Back in Krakow, I do hear a few weeks later that disappeared matzevot sometimes do come back. I recently attended a lecture by Dr. Jonathan Webber, an anthropologist who has worked on Jewish heritage in Poland for many years. He recounted the dramatic story of how he restored the Jewish cemetery of his grandfather’s small Galician village with the help of the local community. When he first visited, all that remained was the memory among older people that a particular field, now fallow, had once been the cemetery. Farmers cultivated around it. Sensitive to the fact that the residents needed to be an integral part of the project, he worked closely with local officials, educators, the priest, and contractors over several years. One night, a few weeks before the official opening ceremony, the gate to the handsome new steel post fence was left open. The next morning, the town discovered a pile of stone matzevot on the plot of freshly planted grass that had been dumped there anonymously. Today, the Brzostek Jewish cemetery is a local landmark that has brought the community’s Jewish history back into its fold.
Of more than a thousand cemeteries in Poland, about eight hundred are still in various stages of neglect—leaving lots of room for new initiatives. Meanwhile, individual matzevot have been catalogued for sixty-four cemeteries by the Foundation for the Documentation of Jewish Cemeteries. [View Online]

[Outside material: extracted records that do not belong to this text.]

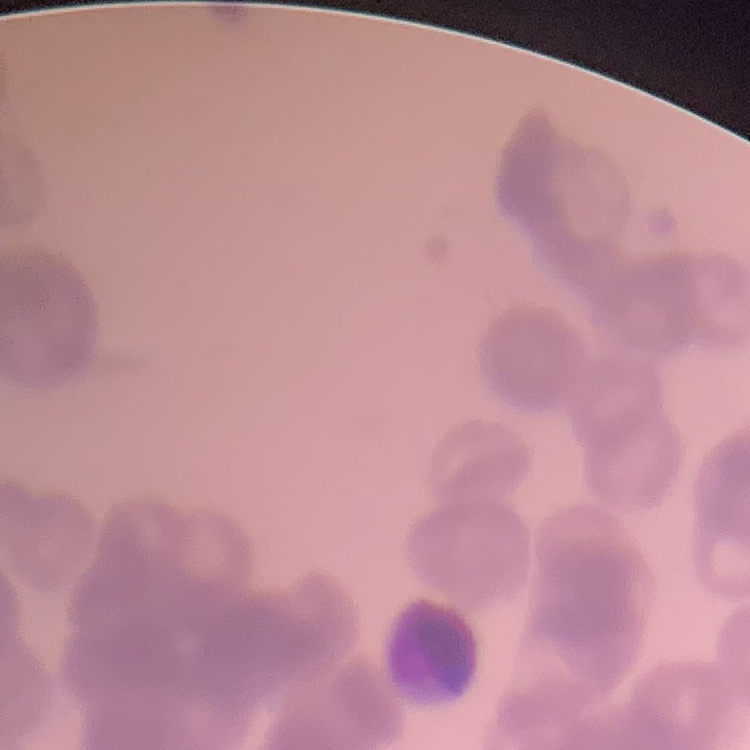

They show rouleaux formation.

{
  "image_type": "square crop of a larger photomicrograph",
  "preparation": "thin peripheral smear",
  "stain": "Field's or Giemsa"
}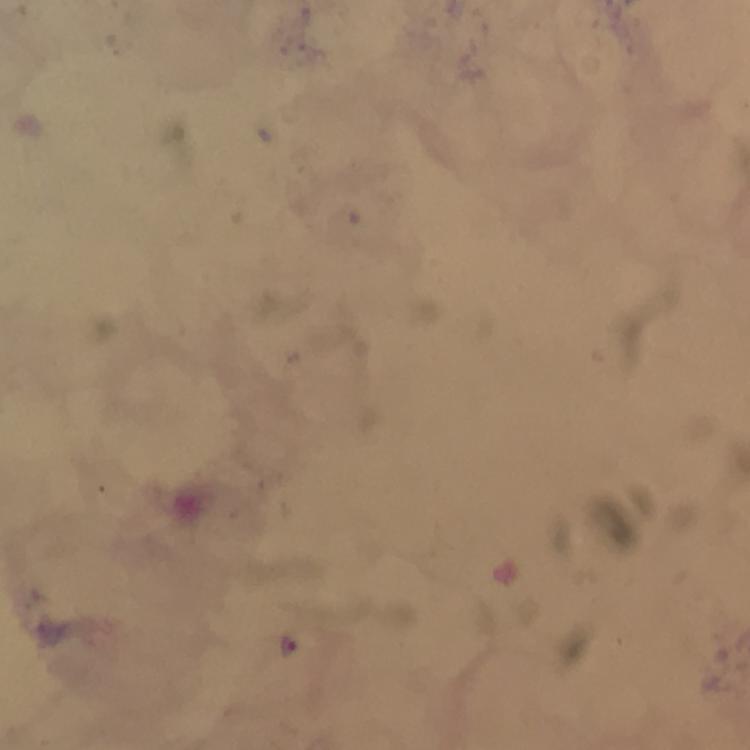 Approximate object centers, in pixels from the top-left corner. Malaria parasite locations: (x=290, y=644). Immersion oil was used. A crop from one field of view. Giemsa stain. Thick blood film. Photographed with a smartphone mounted on the microscope. From a malaria diagnostic workup. Image is 750×750 pixels. At 100x magnification.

I’ll end this letter with one last note on cemeteries. Another British Jewish friend, who like Jonathan Webber, has now made his home in Poland. With a local colleague in the Silesian town of Wodzislaw, Barry formed an organization, Yerusha (Heritage) to restore the memory of the local Jewish cemetery. There was no possibility of restoring the actual cemetery, as the Communist authorities after the war had organized the exhuming of all the Jewish bodies and had them reburied in a common pit. In their place, they buried the remains of Soviet Red Army soldiers who had died in battle nearby. This history came to light when Barry initiated the process to mark where the original cemetery had been. An old man found him, told him the story that he had been a teenager and been one of those hired to dig up the Jewish bodies. He knew it wasn’t right at the time and it had bothered him all these years. At Barry’s urging he went public. The pit, which had been covered over and turned into a parking lot, is now fenced and marked. Barry also told me of one particular matzevah found in the local Catholic cemetery. It was simply recycled, now used to mark a well-tended grave. The Jewish epitaph, in Hebrew and Polish, remains perfectly intact, in the back.